Abortion: 'Ridiculous' that NI operates under 1861 termination law, says Lord David Steel
A peer who was responsible for liberalising abortion law in Britain has said it is "ridiculous" that Northern Ireland continues to operate under the 1861 legislation.
Unlike the rest of the UK, abortion is only permitted in Northern Ireland if a woman's life is at risk or there is a permanent or serious risk to her mental or physical health.
Lord David Steel said that by not changing the law in Northern Ireland, politicians were discriminating against women.
The Liberal Democrat peer told the BBC: "I think they've got to face up to the fact the law in NI is simply ridiculous.
"1861... it is time they came up at least to 1967, if not to 2016."
By introducing the 1967 Abortion Act to Britain, Lord Steel brought about an overhaul of the Victorian legislation.
The act legalised abortions to be performed by the NHS up to 28 weeks.
That was later reduced to 24 weeks in 1990.
While Lord Steel acknowledges that it will always remain a controversial subject, he said it was shocking that Northern Ireland refused to change the law.
"I find it absolutely extraordinary that Northern Ireland doesn't, even in a small way, attempt to catch up with where we were in 1967," he said.
"Fifty years later is just incredible."
"I think politicians [in the House of Commons and the House of Lords] look slightly askance at those from Northern Ireland, and say: 'How can you possibly represent human rights in that territory if you allow your colleagues in Northern Ireland to constantly turn their backs on a sensible law?'"

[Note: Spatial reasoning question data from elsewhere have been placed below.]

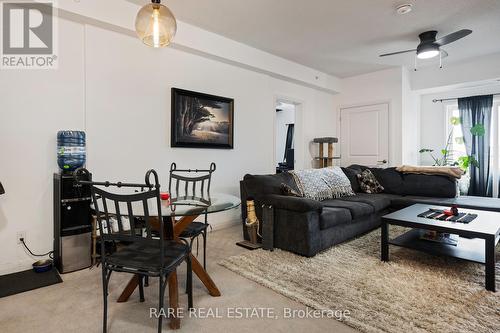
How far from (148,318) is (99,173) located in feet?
5.67

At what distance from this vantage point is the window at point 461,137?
16.9ft

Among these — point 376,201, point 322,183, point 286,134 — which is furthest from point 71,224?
point 286,134

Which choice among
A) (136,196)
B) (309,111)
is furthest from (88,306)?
(309,111)

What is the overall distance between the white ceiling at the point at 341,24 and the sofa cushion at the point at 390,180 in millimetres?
1936

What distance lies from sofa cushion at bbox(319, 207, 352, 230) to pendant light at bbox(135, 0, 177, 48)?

But others disagree, including Baroness Nuala O'Loan, who hit back at Lord Steel's comments.
She said that the 1967 Abortion Act is not working in England.
"We are getting babies aborted who have cleft palates, a club foot," Baroness O'Loan said.

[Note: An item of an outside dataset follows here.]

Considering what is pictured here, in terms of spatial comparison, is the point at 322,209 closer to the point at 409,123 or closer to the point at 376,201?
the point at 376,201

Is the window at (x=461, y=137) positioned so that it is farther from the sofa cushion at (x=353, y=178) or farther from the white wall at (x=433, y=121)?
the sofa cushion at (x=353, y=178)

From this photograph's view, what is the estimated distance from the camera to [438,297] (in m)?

"We have seen the scandal of forms that are pre-signed to give consent to abortions.
"So clearly the 1967 act is not working in England.
"To translate it into Northern Ireland law would not, I don't think, be wise."
In 2014, Baroness O'Loan quit the British Medical Association's (BMA) ethics body over its stance on abortion.
She said she is "vehemently" against abortion and that Northern Ireland's legislation does not need to be changed.
"I don't think its a matter of women being treated differently," she said.
"I think it's a matter of society deciding what it wants to do.
"There is no human right to abortion, so that is the starting point.
The [European Court of Human Rights] in Strasbourg has said it is for countries to determine whether they wish to legislate to provide for abortion.
"Some countries have and some countries haven't. I believe abortion is wrong."
The anti-abortion charity, Life NI, has also said there is no need to redefine the boundaries of Northern Ireland's abortion law.